@ the El Rey Theater – October 25, 2009
Jello Biafra must wake up early each morning, because he seems to get a lot done. With his role in the Dead Kennedys, the Melvins, his political campaigns, and now a new band, it was surprising for me to see him step directly off the street from a white Honda and through the front doors of the theater. Not that one would expect Biafra, of all people, to show up in a limo or sneak through the back, but because he actually did choose to expose himself to the public and eschewed the pretenses of modern music celebrities. Nobody put this reviewer’s name on the press list as a result of a clerical error somewhere along the way. Someone at the venue contacted Biafra once they realized the mistake, and Biafra himself granted this reviewer’s entry into the venue, something that would most likely never happen in the insulated world of performances.

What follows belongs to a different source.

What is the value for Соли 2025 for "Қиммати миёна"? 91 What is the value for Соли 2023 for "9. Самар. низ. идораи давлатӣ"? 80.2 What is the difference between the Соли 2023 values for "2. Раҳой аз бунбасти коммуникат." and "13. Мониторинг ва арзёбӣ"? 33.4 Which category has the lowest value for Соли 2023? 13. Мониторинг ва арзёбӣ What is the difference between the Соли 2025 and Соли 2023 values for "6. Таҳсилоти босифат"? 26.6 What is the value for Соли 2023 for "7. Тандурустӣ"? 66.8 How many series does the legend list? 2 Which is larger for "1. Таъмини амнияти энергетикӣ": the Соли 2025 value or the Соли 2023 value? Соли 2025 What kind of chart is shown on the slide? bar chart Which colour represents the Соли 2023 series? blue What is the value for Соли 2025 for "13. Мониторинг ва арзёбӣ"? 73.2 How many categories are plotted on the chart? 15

One could tell immediately what kind of music to expect from looking at the audience. Biafra, in many ways, epitomizes a certain strain of punk rock, no less than his followers. Not a small portion of the audience donned the full punk regalia, Mohawks and leathers included, making the audience part urbanite social and part freak. In the time before his performance Biafra wandered the floor, talking with everyone who approached him. Freak or not, it didn’t seem to matter. He supplied the common thread through all of them with his music and ideals, and it was a small enough venue that it would be safe for him to open himself up to everyone without feeling overwhelmed.

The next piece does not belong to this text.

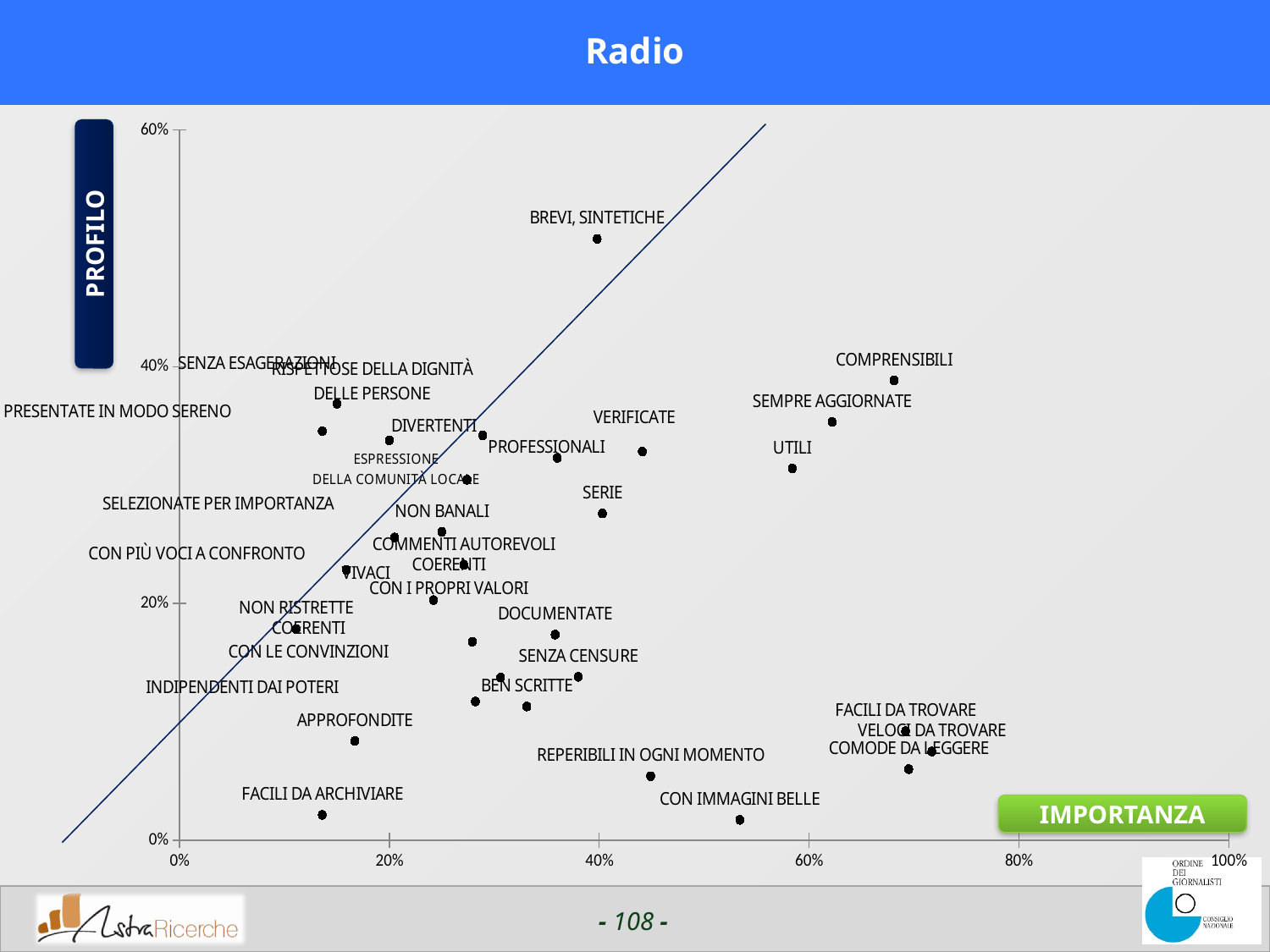
What kind of chart is shown on the slide? scatter chart Is the PROFILO value for APPROFONDITE greater or less than 20%? less Which has the higher IMPORTANZA value, COMPRENSIBILI or FACILI DA ARCHIVIARE? COMPRENSIBILI Is the IMPORTANZA value for FACILI DA ARCHIVIARE greater or less than 20%? less Is the PROFILO value for CON IMMAGINI BELLE greater or less than 20%? less What is the title of the chart? Radio Which point has the highest PROFILO value? BREVI, SINTETICHE What label is given to the horizontal axis of the chart? IMPORTANZA Which has the higher PROFILO value, BREVI, SINTETICHE or COMPRENSIBILI? BREVI, SINTETICHE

The band started and Biafra walked onstage wearing a jacket and shirt made from the design of the American flag. Clearly, music was not the only thing on Biafra’s mind. He introduced every song with its intended message, expounding on how America needs reform and in what ways. He touched on the current state of Capitalism equating to feudalism, the evils of working in a cubicle for corporations, the dangers of Obama’s health care bill, and in particular, the opinion that all the former Bush administration should be charged with war crimes for using torture. He also heavily criticized San Francisco mayor Gavin Newsom, calling him a combination of the worst parts of Feinstein, former Governor Gray Davis, and Tom Cruise, and told people to do everything they could to prevent him from working any longer in office. He also, at one point, declared the War on Drugs a waste of time, money, and lives.
People in the mosh pit ate all this up. People flipped off the air and screamed things like “fuck the War on Drugs” before running in a circle while shoving and pushing anyone who got in their way. A performance of the classic Dead Kennedys’ song “Holiday in Cambodia” drew a huge crowd to the pit. One could see the audience members on the outskirts tossing water on the floor under the feet of people in the mosh pit. Needless to say a couple people went down.
Biafra himself, while the songs played, pantomimed little vignettes onstage that had to do with each song with the enthusiasm and energy worthy of Al Jolson. For “Holiday in Cambodia,” for example, he mimed a pacifist being forced to join the army and shoot at other people. It was the best-rehearsed skit, the song having been around for a while.
At the end of the set he delivered to everyone a message that it is possible to enact change in the world, and told everyone not to live complacently any longer, but to make as much noise in the world as possible. One can take or leave it at will, however, Biafra makes the whole concept entertaining as well as inspiring.